Ignore amateur bloggers and learn from a pro! Wikipedia has Kurt Vonnegut's 8 Rules for Short Story Writing.


The Editorial Ass has a checklist of Positive Attributes that The Perfect Author Possesses. (Note: Almost all of them have to do with unabashed editor-appreciation.) Via.


This one's for the soon-to-be-bankrupt self-publishers who wouldn't take the hint that their book wasn't ready for publication: How to Craft a Book Cover -- Front & Back.


The Writer's Relief Blog has put together a lengthy list of The Crap that Literary Agents Don't Want to Read in Your Query Letter. I'll add another one: Absolutely everything found in the 2nd sample query letter found here.

Monday, October 12, 2009

Recommended Viewing:
Sonny Gerasimowicz on WTWTA


This is twelve minute chat with Sonny Gerasimowicz, the artist who visually translated the drawings in the WTWTA book into the monster suits you see in WTWTA the movie. In this behind-the-scenes PR clip, Gerasimowicz talks about growing up an art fiend, whoring himself out to Hollywood, working with Maurice Sendak, and what it’s like to be a Wild Thing.
(Spoiler alert: In the WTWTA film, the Wild Things are actually people in suits and NOT monsters. Bummer, huh? Anyway, Gerasimowicz was the man in the Alexander suit.)

The Monday Menagerie:
Literary Costumes for Learned Cos-Players IV
















1. Reverend John Hale and Abigail Williams from Arthur Miller's The Crucible, via The Costume Holiday House.

2. Tyler Durden and the anonymous protagonist from Chuck Palahniuk's Fight Club, via Macadamizer.net.



3. The titular foods from Dr. Seuss' Green Eggs and Ham, via Best Costumes 2005.














4. Calvin & Hobbes from Bill Watterson's Calvin and Hobbes, via With Great Blogging Comes Great Responsibility.

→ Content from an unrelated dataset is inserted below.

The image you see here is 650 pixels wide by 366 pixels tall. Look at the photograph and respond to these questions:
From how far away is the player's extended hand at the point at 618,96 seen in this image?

5. Two characters from Edward Gorey's opening titles to Mystery!, via Laughing Squid and Super Punch.

Crave more literary costumes? Click here.

Book News, In Brief

It's a mini-merger interesting only to indie bookstore folk and, apparently, Patti Smith: Vroman's is buying Book Soup.


This news is four weeks too late for 'Talk Like A Pirate Day,' and yet sadly still apt: Booksprung's How Publishers Encourage Piracy.


Sarah Palin's editor has written an anti-Palin gag book. While the book sounds (mildly) funny, it does raise an ethical question: How long are whores supposed to wait before speaking out against their Johns?


More Palin book news! According to EW, the Wassila wildcat's upcoming memoir, Going Rogue: An American Life, is just one of waaay too many recent releases to use the flag-waving subtitle. Thanks, 9/11 -- first you gave us jingoistic ribbon magnets, and now this!


Playboy CEO Scott Flanders says that they are putting Marge Simpson on the cover of the November issue in an effort to attract younger readers. This immediately brought two things to mind: 1. Didn't Camel Cigarettes catch hell for using cartoon imagery in their ads for an equally 18+ product? 2. Since when do kids prefer cartoon porn?